→ **GIVEN EXERCISE**
Swap every occurrence of "red patterned necktie" in the records below for "striped silk necktie" and reproduce them otherwise unchanged. Leave the pictures out of your answer.

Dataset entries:
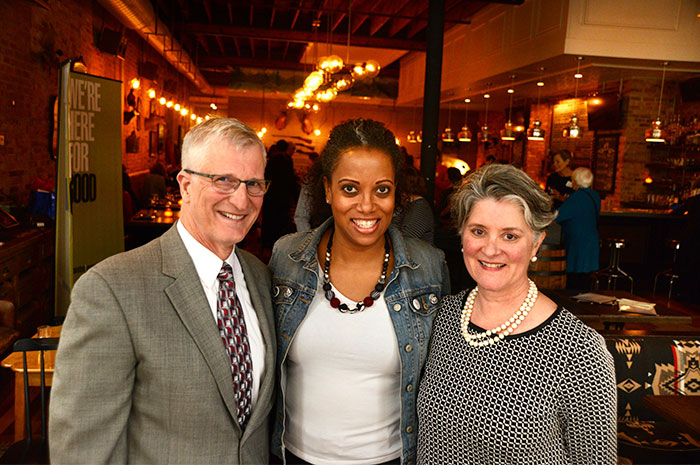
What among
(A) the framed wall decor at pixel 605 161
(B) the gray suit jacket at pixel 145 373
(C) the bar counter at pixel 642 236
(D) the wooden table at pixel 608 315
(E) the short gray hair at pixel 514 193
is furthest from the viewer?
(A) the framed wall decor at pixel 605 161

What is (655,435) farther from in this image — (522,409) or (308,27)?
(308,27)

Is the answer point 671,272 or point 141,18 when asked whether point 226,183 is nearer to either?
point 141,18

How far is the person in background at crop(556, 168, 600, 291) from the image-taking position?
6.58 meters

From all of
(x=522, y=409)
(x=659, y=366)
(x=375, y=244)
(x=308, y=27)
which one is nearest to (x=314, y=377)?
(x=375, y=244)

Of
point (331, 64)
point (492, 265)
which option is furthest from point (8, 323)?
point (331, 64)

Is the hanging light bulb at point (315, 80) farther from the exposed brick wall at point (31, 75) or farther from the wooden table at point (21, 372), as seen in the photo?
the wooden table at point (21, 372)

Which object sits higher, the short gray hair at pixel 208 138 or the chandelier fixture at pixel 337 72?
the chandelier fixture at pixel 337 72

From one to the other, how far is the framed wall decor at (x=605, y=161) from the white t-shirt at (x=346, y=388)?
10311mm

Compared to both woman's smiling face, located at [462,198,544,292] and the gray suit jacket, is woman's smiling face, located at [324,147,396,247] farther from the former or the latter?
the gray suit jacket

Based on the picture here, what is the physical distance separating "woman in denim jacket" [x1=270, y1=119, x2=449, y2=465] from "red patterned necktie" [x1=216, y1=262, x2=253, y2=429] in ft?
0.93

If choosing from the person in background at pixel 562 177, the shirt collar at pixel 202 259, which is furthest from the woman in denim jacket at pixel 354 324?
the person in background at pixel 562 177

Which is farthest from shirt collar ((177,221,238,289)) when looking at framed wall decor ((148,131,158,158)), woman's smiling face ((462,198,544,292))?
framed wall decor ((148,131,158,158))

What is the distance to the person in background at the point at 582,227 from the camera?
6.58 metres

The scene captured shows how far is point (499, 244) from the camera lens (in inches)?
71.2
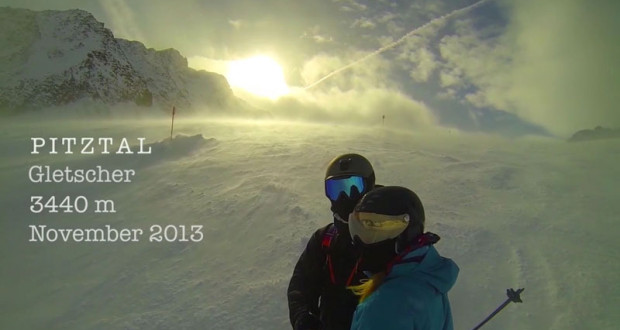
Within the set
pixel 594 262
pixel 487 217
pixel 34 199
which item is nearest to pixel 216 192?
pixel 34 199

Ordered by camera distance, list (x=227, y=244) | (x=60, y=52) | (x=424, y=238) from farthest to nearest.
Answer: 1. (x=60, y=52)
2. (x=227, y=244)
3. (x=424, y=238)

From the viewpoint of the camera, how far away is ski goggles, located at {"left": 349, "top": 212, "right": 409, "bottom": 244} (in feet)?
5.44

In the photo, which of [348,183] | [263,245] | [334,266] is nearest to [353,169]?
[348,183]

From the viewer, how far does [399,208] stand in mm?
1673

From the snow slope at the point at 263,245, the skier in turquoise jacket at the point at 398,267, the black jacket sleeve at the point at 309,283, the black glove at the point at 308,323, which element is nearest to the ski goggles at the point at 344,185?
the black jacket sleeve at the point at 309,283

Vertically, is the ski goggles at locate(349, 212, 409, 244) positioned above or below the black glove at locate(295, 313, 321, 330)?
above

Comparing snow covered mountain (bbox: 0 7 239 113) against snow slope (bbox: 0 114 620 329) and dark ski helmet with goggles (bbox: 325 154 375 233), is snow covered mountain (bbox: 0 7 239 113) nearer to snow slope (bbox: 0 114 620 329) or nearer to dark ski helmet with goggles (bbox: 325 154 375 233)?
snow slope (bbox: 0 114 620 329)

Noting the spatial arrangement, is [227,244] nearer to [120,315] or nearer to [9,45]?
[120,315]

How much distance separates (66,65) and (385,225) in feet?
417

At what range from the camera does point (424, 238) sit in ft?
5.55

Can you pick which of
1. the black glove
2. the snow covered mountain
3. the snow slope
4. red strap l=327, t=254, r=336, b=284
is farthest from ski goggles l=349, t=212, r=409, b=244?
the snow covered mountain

→ **EXERCISE ANSWER**
What among
(A) the framed wall decor at pixel 605 161
(B) the gray suit jacket at pixel 145 373
(C) the bar counter at pixel 642 236
(D) the wooden table at pixel 608 315
(E) the short gray hair at pixel 514 193
is furthest from the viewer?
(A) the framed wall decor at pixel 605 161

What is (655,435) farther from in this image — (522,409) or (308,27)?
(308,27)

Is the answer point 671,272 or point 141,18 when asked whether point 226,183 is nearer to either?
point 141,18

How far is the person in background at crop(556, 168, 600, 291) from the image-taking position?
6.58 meters

From all of
(x=522, y=409)
(x=659, y=366)
(x=375, y=244)
(x=308, y=27)
which one is nearest to (x=314, y=377)?
(x=375, y=244)

Of
point (331, 64)
point (492, 265)
which option is furthest from point (8, 323)?
point (331, 64)

Is the hanging light bulb at point (315, 80) farther from the exposed brick wall at point (31, 75) or farther from the wooden table at point (21, 372), as seen in the photo?
the wooden table at point (21, 372)

Which object sits higher, the short gray hair at pixel 208 138 or the chandelier fixture at pixel 337 72?
the chandelier fixture at pixel 337 72

From one to the other, how far is the framed wall decor at (x=605, y=161) from the white t-shirt at (x=346, y=388)?
10311mm

Compared to both woman's smiling face, located at [462,198,544,292] and the gray suit jacket, is woman's smiling face, located at [324,147,396,247] farther from the former or the latter?
the gray suit jacket

Based on the picture here, what is the physical distance separating "woman in denim jacket" [x1=270, y1=119, x2=449, y2=465] from "striped silk necktie" [x1=216, y1=262, x2=253, y2=429] in ft?
0.93

If choosing from the person in background at pixel 562 177, the shirt collar at pixel 202 259, which is furthest from the woman in denim jacket at pixel 354 324?
the person in background at pixel 562 177

Which is farthest from shirt collar ((177,221,238,289)) when looking at framed wall decor ((148,131,158,158)), woman's smiling face ((462,198,544,292))?
framed wall decor ((148,131,158,158))

What is the distance to the person in background at the point at 582,227 from the camera?
6.58 metres

The scene captured shows how far is point (499, 244) from the camera lens (in inches)?
71.2
Within the set
pixel 594 262
pixel 487 217
pixel 34 199
which item is nearest to pixel 216 192?
pixel 34 199

Ordered by camera distance, list (x=227, y=244) | (x=60, y=52) | (x=424, y=238) from farthest to nearest.
Answer: 1. (x=60, y=52)
2. (x=227, y=244)
3. (x=424, y=238)

From the viewpoint of the camera, how far away is ski goggles, located at {"left": 349, "top": 212, "right": 409, "bottom": 244} (in feet)?
5.44

In the photo, which of [348,183] | [263,245] | [334,266] is nearest to [353,169]?
[348,183]

From the viewer, how far does [399,208] stand in mm?
1673

From the snow slope at the point at 263,245, the skier in turquoise jacket at the point at 398,267, the black jacket sleeve at the point at 309,283, the black glove at the point at 308,323, which element is nearest to the ski goggles at the point at 344,185?
the black jacket sleeve at the point at 309,283

Vertically, is the ski goggles at locate(349, 212, 409, 244) positioned above or below the black glove at locate(295, 313, 321, 330)?
above

Comparing snow covered mountain (bbox: 0 7 239 113) against snow slope (bbox: 0 114 620 329) and dark ski helmet with goggles (bbox: 325 154 375 233), is snow covered mountain (bbox: 0 7 239 113) nearer to snow slope (bbox: 0 114 620 329) or nearer to dark ski helmet with goggles (bbox: 325 154 375 233)?
snow slope (bbox: 0 114 620 329)

Noting the spatial arrangement, is [227,244] nearer to [120,315] or nearer to [9,45]?
[120,315]

How much distance separates (66,65) and (385,225) in feet?
417

At what range from the camera does point (424, 238) sit in ft?
5.55

Can you pick which of
1. the black glove
2. the snow covered mountain
3. the snow slope
4. red strap l=327, t=254, r=336, b=284
is farthest from ski goggles l=349, t=212, r=409, b=244?
the snow covered mountain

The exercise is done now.